2007-04-26 Thread Nuno Lucas

On 4/26/07, John Elrick <[EMAIL PROTECTED]> wrote:

Using two machines as an example, XP Home and XP Media Center.

XP Home and Media Center with the pragma synchronous=OFF executes the
test operation in under 2.0 seconds.
Set to FULL the times are, respectively 118 seconds and 8 seconds.

The test involves writing 1,000 rows to a table with no start/end
transaction.  The resulting file is 59kb in size.


As each row has a "hard flush", we can see that each one takes about
118 mili-secs (118/1000s). That is a value well within the range of
current normal hard disks (it depends alot  on the disk rotation
speed).

8 mili-seconds is a too low value, It is a value within the average
read access time of current hard-disks (well, maybe not so current,
but in the same order of magnitude). Too fast for a single write, so
it's impossible that the flush was done.


Write caching is enabled on both machines, therefore it is likely that
we can eliminate Windows caching as a factor.

At this point we have several distinct possibilities:

1.  Hard drive caching.  Both machines are relatively new, the Home
machine is a two year old HP Pavilion desktop replacement.  The Media
Center machine is a year old HP Pavilion desktop replacement.  I would
tend to think that the caching capabilities of the two machines are
close enough that 59kb of data shouldn't cause an order of magnitude
difference.  I could be wrong.


I believe you are right.
════════════════
## Tasks:
• a. Reproduce verbatim the part of the write-timing post between "As each row" and "as a factor.", inclusive.
• b. Condense the write-timing post's paragraph beginning "1.  Hard drive caching." into a short bulleted list that keeps its main facts.
The records have no connection to the write-timing post.
════════════════
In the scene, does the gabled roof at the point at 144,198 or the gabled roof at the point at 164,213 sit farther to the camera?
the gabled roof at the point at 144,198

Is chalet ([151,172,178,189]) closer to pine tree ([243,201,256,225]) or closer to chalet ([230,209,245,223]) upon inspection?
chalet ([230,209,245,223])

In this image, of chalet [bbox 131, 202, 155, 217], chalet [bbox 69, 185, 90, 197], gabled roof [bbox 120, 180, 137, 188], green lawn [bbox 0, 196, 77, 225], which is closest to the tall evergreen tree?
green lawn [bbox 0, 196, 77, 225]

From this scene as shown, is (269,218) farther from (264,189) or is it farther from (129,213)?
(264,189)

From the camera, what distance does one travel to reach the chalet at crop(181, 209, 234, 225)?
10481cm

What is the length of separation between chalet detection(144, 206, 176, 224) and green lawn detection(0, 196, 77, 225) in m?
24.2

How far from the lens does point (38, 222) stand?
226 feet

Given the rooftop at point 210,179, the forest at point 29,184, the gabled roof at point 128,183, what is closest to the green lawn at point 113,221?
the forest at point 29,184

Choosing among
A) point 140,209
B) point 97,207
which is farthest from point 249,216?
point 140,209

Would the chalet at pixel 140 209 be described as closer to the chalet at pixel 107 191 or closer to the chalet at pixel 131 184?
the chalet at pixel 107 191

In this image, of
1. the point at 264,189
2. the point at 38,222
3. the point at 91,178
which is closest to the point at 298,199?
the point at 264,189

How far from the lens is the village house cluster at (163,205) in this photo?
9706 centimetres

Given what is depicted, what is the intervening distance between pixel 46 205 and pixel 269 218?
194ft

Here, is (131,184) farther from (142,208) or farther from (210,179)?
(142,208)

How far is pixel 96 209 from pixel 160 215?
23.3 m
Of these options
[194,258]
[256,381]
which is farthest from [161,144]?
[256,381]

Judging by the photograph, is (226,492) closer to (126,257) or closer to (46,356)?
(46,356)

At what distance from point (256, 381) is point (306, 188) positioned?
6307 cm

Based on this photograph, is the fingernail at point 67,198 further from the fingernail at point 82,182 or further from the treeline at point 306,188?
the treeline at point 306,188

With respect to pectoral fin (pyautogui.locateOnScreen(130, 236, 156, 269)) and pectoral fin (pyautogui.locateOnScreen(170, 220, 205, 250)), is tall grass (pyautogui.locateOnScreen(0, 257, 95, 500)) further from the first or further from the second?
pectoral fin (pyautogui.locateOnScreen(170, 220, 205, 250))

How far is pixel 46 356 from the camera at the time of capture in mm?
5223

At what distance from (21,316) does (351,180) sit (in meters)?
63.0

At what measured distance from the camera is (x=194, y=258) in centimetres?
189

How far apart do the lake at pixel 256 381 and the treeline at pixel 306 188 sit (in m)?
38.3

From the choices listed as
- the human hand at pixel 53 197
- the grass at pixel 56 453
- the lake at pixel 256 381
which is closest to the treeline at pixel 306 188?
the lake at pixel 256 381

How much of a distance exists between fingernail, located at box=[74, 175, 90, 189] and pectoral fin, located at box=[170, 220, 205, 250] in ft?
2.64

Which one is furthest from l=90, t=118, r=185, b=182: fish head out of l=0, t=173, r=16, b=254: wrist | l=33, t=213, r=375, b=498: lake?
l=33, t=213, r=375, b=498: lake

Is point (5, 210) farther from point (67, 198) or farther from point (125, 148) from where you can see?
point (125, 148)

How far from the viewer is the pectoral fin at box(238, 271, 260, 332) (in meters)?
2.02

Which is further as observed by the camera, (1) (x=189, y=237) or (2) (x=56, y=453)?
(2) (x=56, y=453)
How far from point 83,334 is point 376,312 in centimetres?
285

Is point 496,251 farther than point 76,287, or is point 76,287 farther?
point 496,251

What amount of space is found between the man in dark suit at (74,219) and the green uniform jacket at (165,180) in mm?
════════════════
## Worked solutions:
• a.
As each row has a "hard flush", we can see that each one takes about
118 mili-secs (118/1000s). That is a value well within the range of
current normal hard disks (it depends alot  on the disk rotation
speed).

8 mili-seconds is a too low value, It is a value within the average
read access time of current hard-disks (well, maybe not so current,
but in the same order of magnitude). Too fast for a single write, so
it's impossible that the flush was done.


Write caching is enabled on both machines, therefore it is likely that
we can eliminate Windows caching as a factor.

• b.
- Possibility: hard drive caching.
- Both machines are relatively new.
- The Home machine is a two-year-old HP Pavilion desktop replacement.
- The Media Center machine is a one-year-old HP Pavilion desktop replacement.
- The writer thinks their caching capabilities are close enough that 59kb of data shouldn't cause an order-of-magnitude difference, but could be wrong.